In the tournament, held in Brazil, England was the favorite to win by a long shot. The inventors of football had a stacked lineup and a royally stacked bank account. But thirty-eight minutes in at the game against the United States, Walter Bahr’s shot from 25 yards out was deflected by his teammate Gaetjen’s charging forehead, sending the ball to the left and just passed the reach of England’s keeper.

“Whether Joe’s getting a piece of it was by accident or design I don’t know, but I know he went after it with his head. It’s the mystery goal,” Bahr said years later.

The Three Lions were unable to recuperate and, when the final whistle blew, Belo Horizonte’s Estádio Independência erupted. The unlikely hero was carried off the field on the shoulders of beaming fans, wave upon wave of cheering Brazilians following behind.


After the goal there was instant fame and glory for Gaetjens and an international playing stint for French clubs Racing Club de Paris and Olympique Alès. Then, in 1954, he went back to Port-au-Prince where he settled down with his new wife, opened a small dry cleaning business and resumed his spot on Etoile Haïtienne.

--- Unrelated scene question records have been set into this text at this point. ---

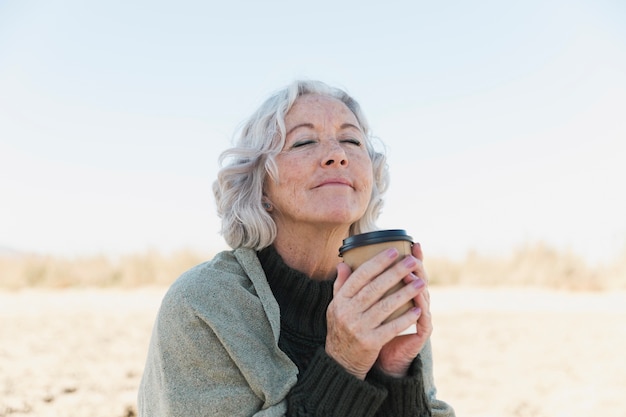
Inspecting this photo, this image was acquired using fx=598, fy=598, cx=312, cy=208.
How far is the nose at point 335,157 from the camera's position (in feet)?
7.53

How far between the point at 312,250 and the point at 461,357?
14.7 ft

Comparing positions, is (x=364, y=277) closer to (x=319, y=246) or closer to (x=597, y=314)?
(x=319, y=246)

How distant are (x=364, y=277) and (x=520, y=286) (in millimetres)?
11357

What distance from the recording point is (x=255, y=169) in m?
2.55

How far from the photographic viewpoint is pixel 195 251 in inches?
A: 529

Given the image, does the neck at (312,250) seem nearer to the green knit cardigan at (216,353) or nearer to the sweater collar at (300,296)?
the sweater collar at (300,296)

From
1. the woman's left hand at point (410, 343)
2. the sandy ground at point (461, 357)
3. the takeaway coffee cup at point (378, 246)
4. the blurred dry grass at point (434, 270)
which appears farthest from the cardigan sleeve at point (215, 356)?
the blurred dry grass at point (434, 270)

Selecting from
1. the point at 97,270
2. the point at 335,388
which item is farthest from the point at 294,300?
the point at 97,270

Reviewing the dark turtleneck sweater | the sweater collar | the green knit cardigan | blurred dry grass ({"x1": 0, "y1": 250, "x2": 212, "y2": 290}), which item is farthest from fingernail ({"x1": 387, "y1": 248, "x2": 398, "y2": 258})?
blurred dry grass ({"x1": 0, "y1": 250, "x2": 212, "y2": 290})

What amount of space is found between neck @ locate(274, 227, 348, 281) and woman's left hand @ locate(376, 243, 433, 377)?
0.55 m

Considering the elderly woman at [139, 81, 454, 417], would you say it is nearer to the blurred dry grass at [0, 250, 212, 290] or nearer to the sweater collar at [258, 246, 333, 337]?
the sweater collar at [258, 246, 333, 337]

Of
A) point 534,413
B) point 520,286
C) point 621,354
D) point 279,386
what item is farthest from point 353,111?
point 520,286

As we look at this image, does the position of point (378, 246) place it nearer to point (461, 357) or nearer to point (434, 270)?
point (461, 357)

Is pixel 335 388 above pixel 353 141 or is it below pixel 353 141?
below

Ten years later, on July 8th, 1964, about a month after Papa Doc’s self-proclamation as “President for Life,” Gaetjens was thrust into the back seat of a MVSN car, with a gun pressed to the back of his head, never to be seen again.

A football star with absolutely no political aspirations seems an unlikely target. But for a dictator that once ordered the ice-packed head of a rebel to be sent to his office for spirit communication, or that all the black dogs in Haiti be exterminated, anyone is fair game.

Gaetjens had the added misfortune of his younger brother’s association with a group of exiles in the neighboring Dominican Republic with aspirations to overthrow Papa Doc. But his death didn’t erase his memory. Ask anyone over the age of 30 in Haiti about football and most will mention the legendary 1950 goal, Gaetjen’s murder, and the injustice committed by the Duvalier regime.

  1. Disaster

“According to witnesses and U.N. investigators, they stormed into a soccer match during halftime, ordered everyone to lie on the ground and began shooting and hacking people to death in broad daylight as several thousand spectators fled for their lives.”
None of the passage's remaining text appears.